Altrettanto importante fu il contributo del palermitano Pietro Carrera, sacerdote, storico e studioso, autore nel 1617 del trattato Il Gioco degli Scacchi. L’opera rappresenta uno dei testi fondamentali della letteratura scacchistica europea. Carrera analizzò aperture, finali e principi strategici con un metodo sorprendentemente moderno, offrendo un contributo decisivo alla sistematizzazione teorica del gioco in un’epoca nella quale le regole stavano progressivamente assumendo la forma che conosciamo oggi. A lui si deve anche una variante della scacchiera, nota come “scacchi di Carrera”, ulteriore testimonianza della vivacità intellettuale che caratterizzava gli studi siciliani del Seicento.
Il lascito più celebre dell’isola resta tuttavia la cosiddetta Difesa Siciliana. Identificata dalla sequenza iniziale 1.e4 c5, è oggi una delle aperture più studiate e praticate al mondo, scelta da generazioni di campioni per la sua capacità di trasformare una posizione apparentemente difensiva in un terreno ricco di possibilità dinamiche. Le sue origini teoriche si svilupparono tra Italia e Spagna già nel XVI secolo e il nome con cui è universalmente conosciuta richiama proprio la tradizione scacchistica siciliana. Nel corso del Novecento la Difesa Siciliana è stata adottata da leggende come Bobby Fischer e Garry Kasparov, diventando sinonimo di gioco combattivo e di ricerca dell’iniziativa.

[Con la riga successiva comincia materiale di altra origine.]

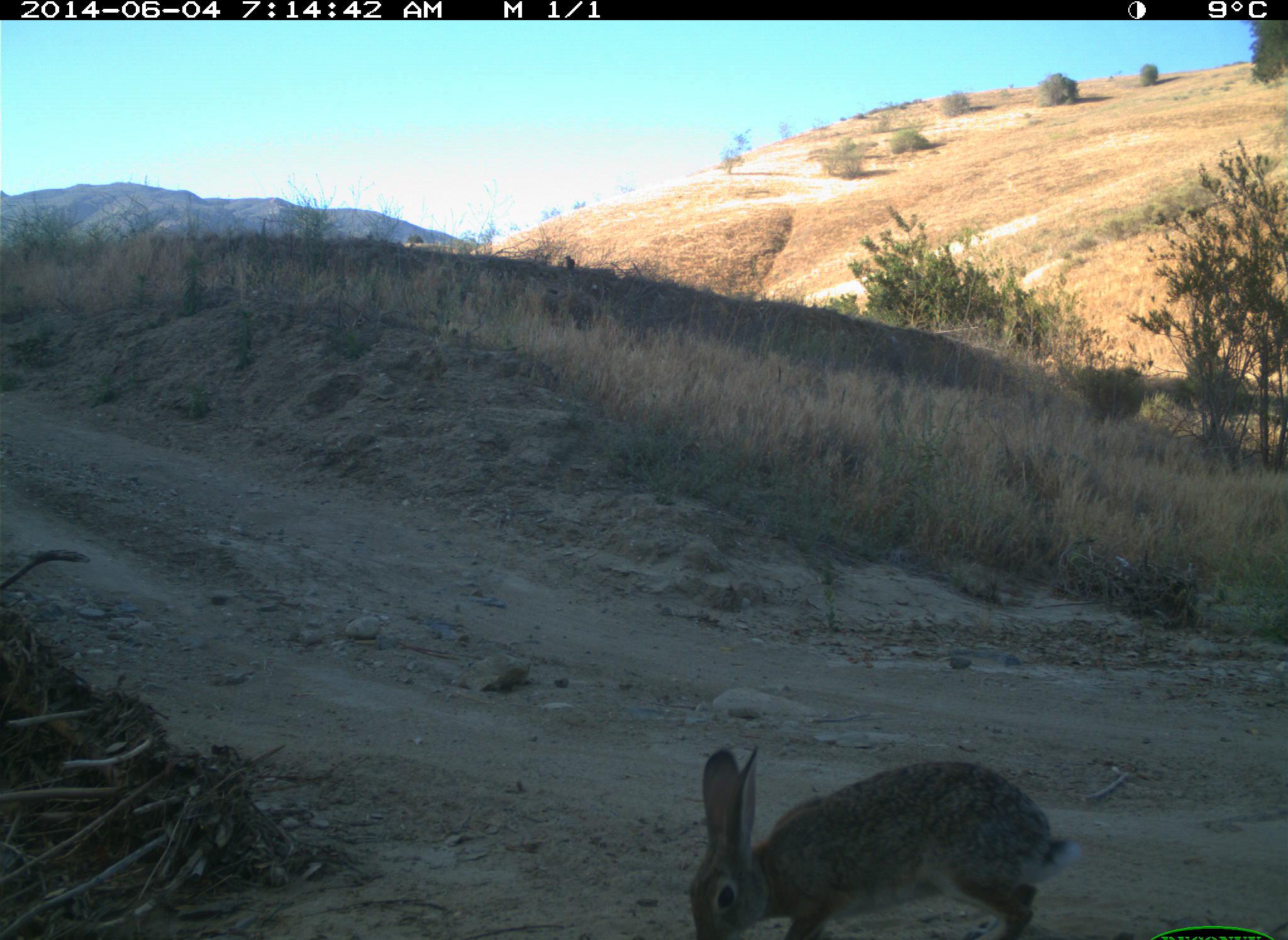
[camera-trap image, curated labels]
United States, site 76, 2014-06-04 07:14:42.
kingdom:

Per l’AUCLIS questa apertura rappresenta anche una metafora culturale. Più che limitarsi a contenere l’avversario, la Difesa Siciliana invita a ribaltare la prospettiva, trasformando la risposta in occasione di costruzione strategica. È un modo di interpretare il confronto che l’associazione riconduce simbolicamente alla storia dell’isola, da sempre capace di assorbire influenze esterne senza rinunciare alla propria identità.
Questa tradizione continua anche nel presente. Tra i protagonisti dello scacchismo contemporaneo figura Fabio Finocchiaro, maestro internazionale che rappresenta la Sicilia nelle competizioni nazionali e internazionali, contribuendo alla diffusione della cultura scacchistica sull’isola. Accanto a lui viene ricordato Fabiano Caruana, nato negli Stati Uniti ma legato alla Sicilia attraverso le origini della famiglia paterna, proveniente da Raffadali, nell’Agrigentino. Per anni numero due del ranking mondiale FIDE e sfidante del campione Magnus Carlsen nel Campionato del mondo del 2018, Caruana rappresenta una delle massime espressioni dello scacchismo contemporaneo e testimonia come le radici culturali possano superare i confini geografici.
Nel messaggio diffuso in occasione della Giornata Internazionale degli Scacchi, l’AUCLIS invita scuole, circoli e famiglie a valorizzare questa eredità attraverso tornei, incontri e momenti di approfondimento dedicati alla storia degli scacchi in Sicilia. L’obiettivo non è soltanto promuovere un gioco che continua ad affascinare milioni di persone, ma trasmettere una tradizione culturale nella quale intelligenza, memoria storica e capacità di progettare il futuro si intrecciano sulla stessa scacchiera. Come ricordava Pietro Carrera oltre quattro secoli fa, gli scacchi sono davvero un esercizio dello spirito. In Sicilia, quell’esercizio continua ancora oggi a raccontare una parte importante della storia del Mediterraneo.